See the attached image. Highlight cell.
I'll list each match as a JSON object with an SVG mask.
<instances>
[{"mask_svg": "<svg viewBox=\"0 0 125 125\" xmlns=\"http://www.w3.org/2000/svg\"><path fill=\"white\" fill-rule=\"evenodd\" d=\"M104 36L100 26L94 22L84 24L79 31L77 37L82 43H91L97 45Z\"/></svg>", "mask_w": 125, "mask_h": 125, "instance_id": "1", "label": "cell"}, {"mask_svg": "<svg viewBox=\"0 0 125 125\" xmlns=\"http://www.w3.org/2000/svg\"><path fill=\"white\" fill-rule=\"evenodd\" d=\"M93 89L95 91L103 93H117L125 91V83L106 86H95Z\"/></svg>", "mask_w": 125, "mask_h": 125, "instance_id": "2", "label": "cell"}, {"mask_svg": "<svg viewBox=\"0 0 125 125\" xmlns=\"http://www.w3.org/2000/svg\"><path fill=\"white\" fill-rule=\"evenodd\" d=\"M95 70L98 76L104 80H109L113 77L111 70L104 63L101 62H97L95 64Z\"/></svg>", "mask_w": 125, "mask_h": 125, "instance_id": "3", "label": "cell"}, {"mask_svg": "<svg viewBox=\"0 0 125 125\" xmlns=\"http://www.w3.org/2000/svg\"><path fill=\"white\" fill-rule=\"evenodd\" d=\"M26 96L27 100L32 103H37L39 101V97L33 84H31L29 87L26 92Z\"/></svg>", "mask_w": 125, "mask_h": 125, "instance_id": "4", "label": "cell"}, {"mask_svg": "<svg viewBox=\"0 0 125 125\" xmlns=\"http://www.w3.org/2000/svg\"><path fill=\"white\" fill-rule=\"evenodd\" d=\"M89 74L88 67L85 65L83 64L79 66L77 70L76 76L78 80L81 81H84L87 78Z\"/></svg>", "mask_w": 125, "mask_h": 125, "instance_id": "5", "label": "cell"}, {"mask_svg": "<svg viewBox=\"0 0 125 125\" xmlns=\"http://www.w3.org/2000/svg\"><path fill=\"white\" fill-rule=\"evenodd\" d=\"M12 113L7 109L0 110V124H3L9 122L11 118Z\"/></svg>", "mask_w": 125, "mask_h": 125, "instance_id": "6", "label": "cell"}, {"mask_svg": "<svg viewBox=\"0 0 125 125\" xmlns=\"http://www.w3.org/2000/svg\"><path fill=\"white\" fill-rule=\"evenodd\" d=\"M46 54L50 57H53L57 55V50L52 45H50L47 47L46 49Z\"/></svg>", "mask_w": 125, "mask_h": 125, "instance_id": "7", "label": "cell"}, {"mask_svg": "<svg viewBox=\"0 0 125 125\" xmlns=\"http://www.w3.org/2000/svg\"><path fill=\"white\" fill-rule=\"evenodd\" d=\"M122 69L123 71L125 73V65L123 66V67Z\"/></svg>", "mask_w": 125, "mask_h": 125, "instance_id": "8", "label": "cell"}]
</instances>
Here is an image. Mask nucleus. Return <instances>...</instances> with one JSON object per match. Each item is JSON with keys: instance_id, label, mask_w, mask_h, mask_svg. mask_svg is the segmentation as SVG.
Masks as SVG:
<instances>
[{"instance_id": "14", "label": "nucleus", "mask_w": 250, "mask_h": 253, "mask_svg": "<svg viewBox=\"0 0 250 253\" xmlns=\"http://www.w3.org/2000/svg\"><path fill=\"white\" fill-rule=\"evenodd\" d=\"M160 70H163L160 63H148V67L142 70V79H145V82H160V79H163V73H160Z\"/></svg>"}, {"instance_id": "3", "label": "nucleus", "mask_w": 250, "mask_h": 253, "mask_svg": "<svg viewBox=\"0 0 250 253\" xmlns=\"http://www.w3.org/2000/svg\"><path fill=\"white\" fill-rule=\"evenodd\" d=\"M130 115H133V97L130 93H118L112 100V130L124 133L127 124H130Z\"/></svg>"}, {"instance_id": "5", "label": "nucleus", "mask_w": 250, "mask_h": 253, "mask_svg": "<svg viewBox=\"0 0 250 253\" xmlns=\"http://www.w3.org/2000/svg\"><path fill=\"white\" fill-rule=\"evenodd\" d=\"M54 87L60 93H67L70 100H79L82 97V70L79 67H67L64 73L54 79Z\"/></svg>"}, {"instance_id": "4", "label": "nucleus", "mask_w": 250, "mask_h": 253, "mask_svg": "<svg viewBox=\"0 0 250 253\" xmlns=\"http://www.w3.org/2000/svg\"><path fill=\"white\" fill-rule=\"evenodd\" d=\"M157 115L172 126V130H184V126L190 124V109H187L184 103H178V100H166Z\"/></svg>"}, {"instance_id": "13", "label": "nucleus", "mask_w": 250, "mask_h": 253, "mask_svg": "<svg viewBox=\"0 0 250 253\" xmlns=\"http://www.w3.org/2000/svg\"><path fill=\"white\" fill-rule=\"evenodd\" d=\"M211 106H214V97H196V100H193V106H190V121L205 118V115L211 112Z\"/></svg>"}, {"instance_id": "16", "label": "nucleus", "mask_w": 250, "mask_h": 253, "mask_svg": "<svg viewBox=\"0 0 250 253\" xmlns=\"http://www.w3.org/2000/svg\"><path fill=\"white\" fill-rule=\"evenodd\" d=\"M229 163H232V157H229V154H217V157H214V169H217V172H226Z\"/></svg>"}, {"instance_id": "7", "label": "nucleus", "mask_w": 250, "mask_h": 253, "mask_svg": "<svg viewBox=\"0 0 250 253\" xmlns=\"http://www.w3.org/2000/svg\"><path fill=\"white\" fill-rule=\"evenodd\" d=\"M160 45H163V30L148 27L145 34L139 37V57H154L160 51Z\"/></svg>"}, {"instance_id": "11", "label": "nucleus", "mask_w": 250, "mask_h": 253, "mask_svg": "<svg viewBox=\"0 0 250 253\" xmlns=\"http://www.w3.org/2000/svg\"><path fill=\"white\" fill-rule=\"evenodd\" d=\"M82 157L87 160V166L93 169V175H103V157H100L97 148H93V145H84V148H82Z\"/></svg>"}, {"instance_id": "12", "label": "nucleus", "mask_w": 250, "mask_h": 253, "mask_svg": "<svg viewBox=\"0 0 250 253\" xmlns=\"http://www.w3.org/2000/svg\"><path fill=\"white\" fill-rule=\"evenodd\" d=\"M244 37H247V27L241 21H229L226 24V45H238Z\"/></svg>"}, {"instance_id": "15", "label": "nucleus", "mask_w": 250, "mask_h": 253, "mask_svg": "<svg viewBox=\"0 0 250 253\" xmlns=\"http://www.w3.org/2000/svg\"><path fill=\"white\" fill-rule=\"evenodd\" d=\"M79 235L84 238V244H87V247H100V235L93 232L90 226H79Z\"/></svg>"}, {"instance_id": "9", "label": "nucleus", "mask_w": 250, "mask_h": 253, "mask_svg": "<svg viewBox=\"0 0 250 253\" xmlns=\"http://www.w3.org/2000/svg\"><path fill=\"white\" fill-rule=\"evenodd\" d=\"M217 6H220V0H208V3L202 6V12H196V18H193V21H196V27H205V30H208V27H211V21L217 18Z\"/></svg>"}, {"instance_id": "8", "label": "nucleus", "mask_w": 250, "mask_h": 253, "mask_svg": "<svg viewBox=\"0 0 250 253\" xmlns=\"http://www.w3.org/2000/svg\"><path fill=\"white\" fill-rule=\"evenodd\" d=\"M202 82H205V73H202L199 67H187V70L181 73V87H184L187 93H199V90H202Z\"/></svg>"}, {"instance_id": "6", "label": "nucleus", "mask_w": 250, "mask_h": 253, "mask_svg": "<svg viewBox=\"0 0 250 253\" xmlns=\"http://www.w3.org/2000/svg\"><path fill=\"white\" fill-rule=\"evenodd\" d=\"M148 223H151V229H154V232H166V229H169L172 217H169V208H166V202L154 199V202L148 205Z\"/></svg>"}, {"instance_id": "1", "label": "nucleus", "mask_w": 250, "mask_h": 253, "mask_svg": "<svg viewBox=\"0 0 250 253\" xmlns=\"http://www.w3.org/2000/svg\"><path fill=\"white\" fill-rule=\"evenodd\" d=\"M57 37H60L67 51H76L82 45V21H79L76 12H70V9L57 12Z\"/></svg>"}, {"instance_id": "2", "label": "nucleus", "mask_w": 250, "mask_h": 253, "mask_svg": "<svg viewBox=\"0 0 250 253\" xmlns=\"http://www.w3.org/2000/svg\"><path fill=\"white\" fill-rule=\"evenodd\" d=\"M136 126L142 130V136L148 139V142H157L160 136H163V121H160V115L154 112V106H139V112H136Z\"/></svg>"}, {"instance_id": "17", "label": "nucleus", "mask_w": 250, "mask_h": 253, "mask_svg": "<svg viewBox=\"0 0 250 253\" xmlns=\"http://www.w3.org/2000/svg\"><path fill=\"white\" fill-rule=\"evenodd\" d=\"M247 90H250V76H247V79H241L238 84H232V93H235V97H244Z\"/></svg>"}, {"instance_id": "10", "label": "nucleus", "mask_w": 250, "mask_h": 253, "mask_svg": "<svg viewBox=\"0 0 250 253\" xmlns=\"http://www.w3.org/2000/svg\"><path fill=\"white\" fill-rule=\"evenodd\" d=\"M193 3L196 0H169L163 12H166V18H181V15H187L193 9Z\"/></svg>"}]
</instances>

■ Work required
Pick out each line of the records that contains the string "object", and copy those lines.

■ Written solution
I'll list each match as a JSON object with an SVG mask.
Here is an image. Mask nucleus. Return <instances>...</instances> with one JSON object per match. Each item is JSON with keys: instance_id, label, mask_w, mask_h, mask_svg. mask_svg is the segmentation as SVG.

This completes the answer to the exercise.